Using my Project File Path Generator Node, (renamed Save Latent in screenshot) This allowed you to organise the saving of the latent in the Output folder, I use this node all the time to organise the saving of my outputs. It can be used with the ComfyCore Save Latent node. (nothing fancy here really, just nice for organisation)

I decided to write DJZ-LoadLatent.

It's pretty much the same code as the one in Comfy Core, however i made a few changes;

DJZ Latent Load Node:

Press R to refresh the list
It will scan comfyui outputs
allow loading of the .latent file

Here i have the Decoder stage disabled while i generate .latent files (saved to output folder with my path node)

Here i have the Sampler stage disabled while i use the decoder, with the DJZ-LatentLoad node.

NOTE: sampler params in screenshots are bogus, too few steps and frames to speed up testing.

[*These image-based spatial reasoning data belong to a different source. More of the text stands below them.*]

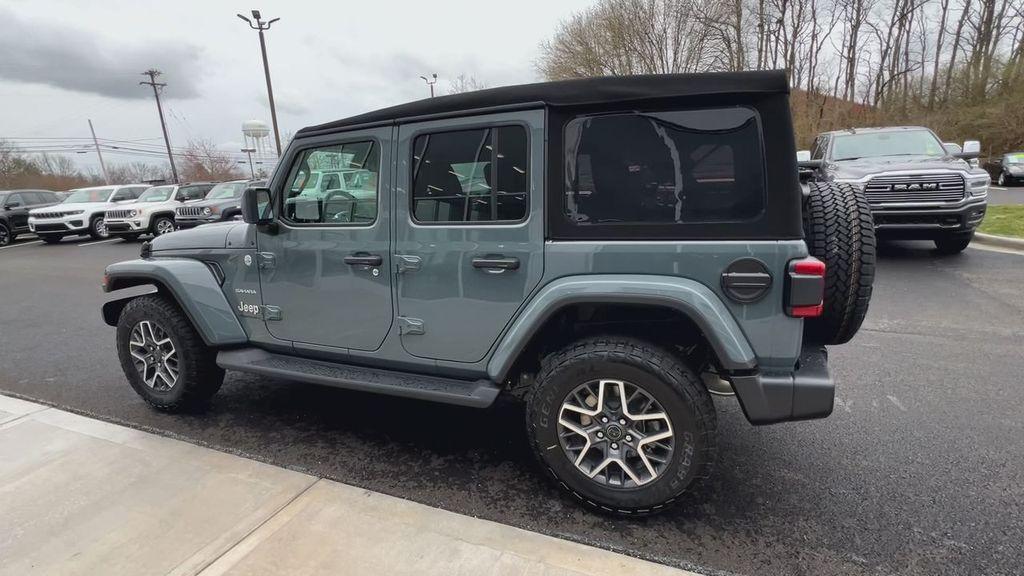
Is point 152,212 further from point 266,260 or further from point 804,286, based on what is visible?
point 804,286

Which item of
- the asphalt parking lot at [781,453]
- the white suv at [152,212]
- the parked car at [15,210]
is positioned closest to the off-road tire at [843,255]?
the asphalt parking lot at [781,453]

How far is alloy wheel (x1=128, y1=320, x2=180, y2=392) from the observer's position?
135 inches

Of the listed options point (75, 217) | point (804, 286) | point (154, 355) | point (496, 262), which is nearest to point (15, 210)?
point (75, 217)

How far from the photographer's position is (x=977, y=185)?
6684 millimetres

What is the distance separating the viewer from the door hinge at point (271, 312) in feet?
10.3

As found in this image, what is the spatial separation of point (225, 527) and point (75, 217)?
17.7 meters

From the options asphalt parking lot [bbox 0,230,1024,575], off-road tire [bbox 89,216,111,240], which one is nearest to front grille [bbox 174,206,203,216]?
off-road tire [bbox 89,216,111,240]

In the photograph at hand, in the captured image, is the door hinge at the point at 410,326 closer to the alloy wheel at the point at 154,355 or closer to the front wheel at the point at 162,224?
the alloy wheel at the point at 154,355

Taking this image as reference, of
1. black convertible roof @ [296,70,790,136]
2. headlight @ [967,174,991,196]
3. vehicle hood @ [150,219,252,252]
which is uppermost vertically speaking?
black convertible roof @ [296,70,790,136]

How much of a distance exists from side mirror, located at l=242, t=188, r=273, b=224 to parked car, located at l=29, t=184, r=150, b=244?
15.6 m

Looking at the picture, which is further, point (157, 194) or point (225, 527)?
point (157, 194)

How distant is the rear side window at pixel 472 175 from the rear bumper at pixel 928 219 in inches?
246

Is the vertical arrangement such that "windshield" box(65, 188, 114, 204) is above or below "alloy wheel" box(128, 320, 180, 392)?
above

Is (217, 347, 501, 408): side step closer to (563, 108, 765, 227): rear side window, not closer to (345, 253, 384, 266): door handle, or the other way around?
(345, 253, 384, 266): door handle
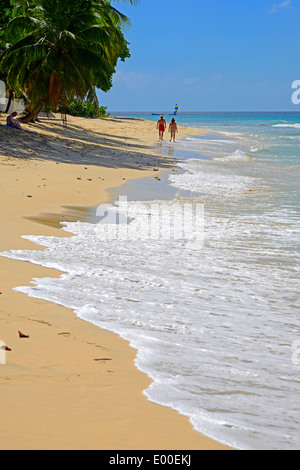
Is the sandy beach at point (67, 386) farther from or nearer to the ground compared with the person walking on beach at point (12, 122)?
nearer to the ground

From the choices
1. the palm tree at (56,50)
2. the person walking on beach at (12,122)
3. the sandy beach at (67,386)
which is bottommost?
the sandy beach at (67,386)

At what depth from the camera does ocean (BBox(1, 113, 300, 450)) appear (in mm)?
2959

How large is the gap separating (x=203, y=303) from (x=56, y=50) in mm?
18832

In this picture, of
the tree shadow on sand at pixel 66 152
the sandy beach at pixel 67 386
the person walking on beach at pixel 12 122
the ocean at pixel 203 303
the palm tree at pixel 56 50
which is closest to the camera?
the sandy beach at pixel 67 386

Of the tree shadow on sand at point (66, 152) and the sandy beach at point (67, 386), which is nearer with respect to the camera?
the sandy beach at point (67, 386)

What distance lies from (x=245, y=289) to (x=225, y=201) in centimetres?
660

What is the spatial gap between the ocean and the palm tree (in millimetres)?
13173

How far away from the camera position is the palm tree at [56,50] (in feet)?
69.1

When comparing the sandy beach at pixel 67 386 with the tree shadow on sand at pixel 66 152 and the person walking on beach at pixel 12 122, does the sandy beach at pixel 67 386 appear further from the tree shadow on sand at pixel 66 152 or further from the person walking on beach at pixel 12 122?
the person walking on beach at pixel 12 122

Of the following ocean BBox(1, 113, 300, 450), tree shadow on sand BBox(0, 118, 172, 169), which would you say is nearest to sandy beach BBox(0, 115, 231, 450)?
ocean BBox(1, 113, 300, 450)

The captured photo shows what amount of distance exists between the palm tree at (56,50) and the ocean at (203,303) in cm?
1317

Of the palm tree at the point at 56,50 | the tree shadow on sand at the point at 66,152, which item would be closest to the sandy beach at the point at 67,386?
the tree shadow on sand at the point at 66,152
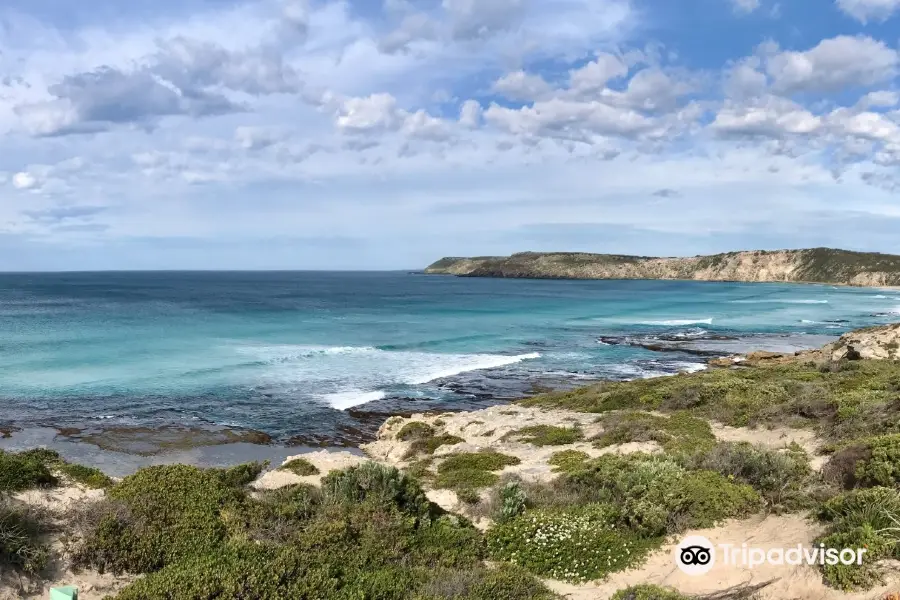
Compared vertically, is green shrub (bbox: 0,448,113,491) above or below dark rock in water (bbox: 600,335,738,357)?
above

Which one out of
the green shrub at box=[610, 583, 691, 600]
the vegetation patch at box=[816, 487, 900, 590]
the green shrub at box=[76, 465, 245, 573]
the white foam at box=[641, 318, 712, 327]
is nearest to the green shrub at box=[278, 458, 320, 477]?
the green shrub at box=[76, 465, 245, 573]

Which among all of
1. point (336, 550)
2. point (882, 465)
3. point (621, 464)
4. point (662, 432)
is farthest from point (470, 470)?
point (882, 465)

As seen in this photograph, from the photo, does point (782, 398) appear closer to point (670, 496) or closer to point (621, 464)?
point (621, 464)

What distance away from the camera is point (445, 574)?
7738 mm

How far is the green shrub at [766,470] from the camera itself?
10.0 m

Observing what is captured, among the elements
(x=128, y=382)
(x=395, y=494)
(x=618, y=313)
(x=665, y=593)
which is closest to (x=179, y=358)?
(x=128, y=382)

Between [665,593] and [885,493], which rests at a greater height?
[885,493]

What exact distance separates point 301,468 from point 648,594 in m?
9.04

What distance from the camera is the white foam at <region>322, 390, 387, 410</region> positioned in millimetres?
29953

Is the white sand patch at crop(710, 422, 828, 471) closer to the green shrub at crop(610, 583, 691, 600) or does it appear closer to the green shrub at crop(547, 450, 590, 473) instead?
the green shrub at crop(547, 450, 590, 473)

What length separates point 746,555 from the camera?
830cm

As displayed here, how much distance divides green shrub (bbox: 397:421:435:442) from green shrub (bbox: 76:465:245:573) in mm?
12590

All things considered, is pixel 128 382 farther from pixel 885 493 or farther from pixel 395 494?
pixel 885 493

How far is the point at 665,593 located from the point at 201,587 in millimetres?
5303
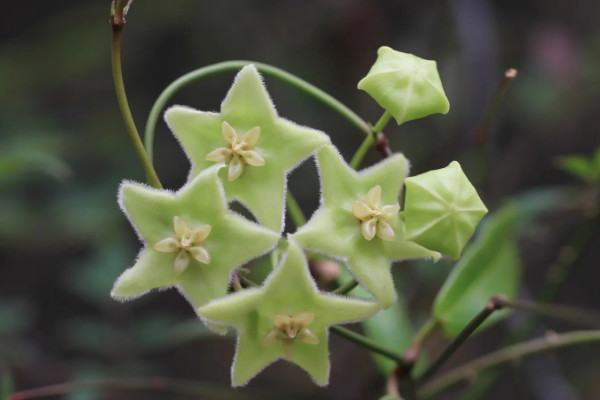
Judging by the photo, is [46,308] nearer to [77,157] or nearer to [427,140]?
[77,157]

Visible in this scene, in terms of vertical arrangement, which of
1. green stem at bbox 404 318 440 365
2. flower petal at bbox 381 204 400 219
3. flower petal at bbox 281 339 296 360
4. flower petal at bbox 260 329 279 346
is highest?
flower petal at bbox 381 204 400 219

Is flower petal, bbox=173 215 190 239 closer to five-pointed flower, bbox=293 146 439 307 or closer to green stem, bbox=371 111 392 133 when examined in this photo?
five-pointed flower, bbox=293 146 439 307

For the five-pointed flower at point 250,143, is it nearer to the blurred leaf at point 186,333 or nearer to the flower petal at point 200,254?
the flower petal at point 200,254

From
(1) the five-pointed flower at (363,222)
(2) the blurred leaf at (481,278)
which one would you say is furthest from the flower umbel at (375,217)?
(2) the blurred leaf at (481,278)

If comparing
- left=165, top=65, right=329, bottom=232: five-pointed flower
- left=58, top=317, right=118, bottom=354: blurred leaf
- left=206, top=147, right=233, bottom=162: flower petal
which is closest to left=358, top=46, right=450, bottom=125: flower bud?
left=165, top=65, right=329, bottom=232: five-pointed flower

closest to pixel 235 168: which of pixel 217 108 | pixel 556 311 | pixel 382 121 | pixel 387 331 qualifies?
pixel 382 121
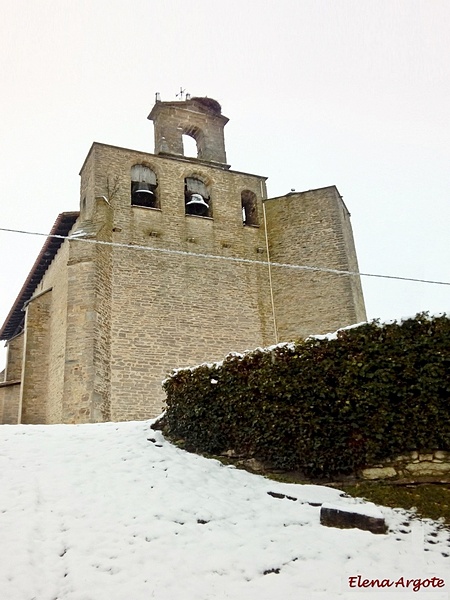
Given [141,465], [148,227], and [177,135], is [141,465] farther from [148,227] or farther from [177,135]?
[177,135]

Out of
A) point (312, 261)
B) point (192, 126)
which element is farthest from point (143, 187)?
point (312, 261)

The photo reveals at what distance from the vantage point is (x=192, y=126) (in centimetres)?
1903

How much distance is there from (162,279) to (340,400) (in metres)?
9.36

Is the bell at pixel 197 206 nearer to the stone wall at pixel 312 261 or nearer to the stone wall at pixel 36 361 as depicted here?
the stone wall at pixel 312 261

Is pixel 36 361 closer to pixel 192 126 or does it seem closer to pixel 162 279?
pixel 162 279

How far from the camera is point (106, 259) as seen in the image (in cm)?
1472

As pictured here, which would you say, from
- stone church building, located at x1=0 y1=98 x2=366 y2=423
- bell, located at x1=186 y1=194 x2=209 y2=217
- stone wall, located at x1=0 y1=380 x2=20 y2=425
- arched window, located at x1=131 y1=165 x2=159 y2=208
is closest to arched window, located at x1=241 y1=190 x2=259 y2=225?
stone church building, located at x1=0 y1=98 x2=366 y2=423

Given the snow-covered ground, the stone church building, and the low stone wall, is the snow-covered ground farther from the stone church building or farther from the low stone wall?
the stone church building

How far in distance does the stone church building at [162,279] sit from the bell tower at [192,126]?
2.0 inches

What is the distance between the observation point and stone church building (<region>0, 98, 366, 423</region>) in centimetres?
1355

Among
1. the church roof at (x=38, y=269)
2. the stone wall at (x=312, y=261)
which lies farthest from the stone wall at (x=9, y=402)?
the stone wall at (x=312, y=261)

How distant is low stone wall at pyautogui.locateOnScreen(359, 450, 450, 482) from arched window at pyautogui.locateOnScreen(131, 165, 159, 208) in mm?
11877

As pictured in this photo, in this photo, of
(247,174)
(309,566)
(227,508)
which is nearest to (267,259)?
(247,174)

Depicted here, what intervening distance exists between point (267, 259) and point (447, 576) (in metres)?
13.3
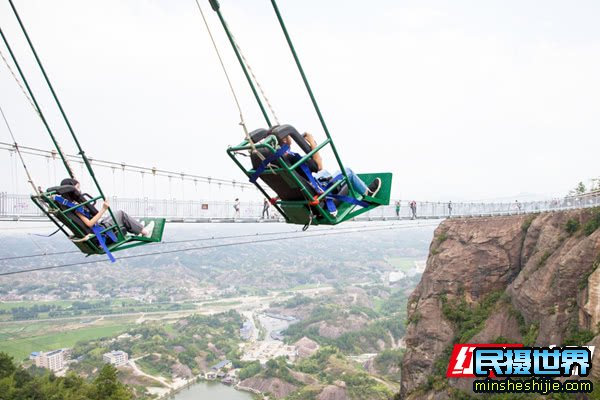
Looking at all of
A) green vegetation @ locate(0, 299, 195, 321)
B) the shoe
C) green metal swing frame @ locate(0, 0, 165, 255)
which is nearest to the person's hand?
green metal swing frame @ locate(0, 0, 165, 255)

This means your .latent files are kept in the same path structure as your video outputs would normally be.

MushroomFleet commented 3 weeks ago

ok, so the first run took 585 seconds (it's downloading all the models etc), but it's good, if you use network storage all that time is only happening on the first run.

What am I Doing ?? I'm using Runpod only to cook my latents into video

Why ?? Because i can do the part where we sample the .latent to disk on my PC over night (saves time in the runpod), if it takes 10 minutes to save the .latent and only 30 secs to cook .latent into video, this is a HUGE saving and you can't run out of memory with 48GB

https://runpod.io/console/deploy?template=egyeo55x8w&ref=0czffee4 ComfyUI Mochi Runpod template

I'm using it like this:

used local to create samples saved as .latent
starting Runpod template with L40 (48GB)
uploading all my latent files to the /output folder
loading the Donut-Mochi-848x480-t2v-LatentSideload-v25 workflow

first run takes a long time, so don't forget to connect your network storage to escape that wait time on second run

Refresh the Comfyui (press R)
choose the .latent from the list in my new DJZ-LoadLatent node
Queue it up !

this way you can take advantage of the power of the L40 to crush those latents into Video in record time, reducing the cost of the Runpod session by 95%

there will be a oneshot runpod workflow that can do it all in one go soon (for those that can't use local), but this is the cheapest solution if you can run the sampler on your local.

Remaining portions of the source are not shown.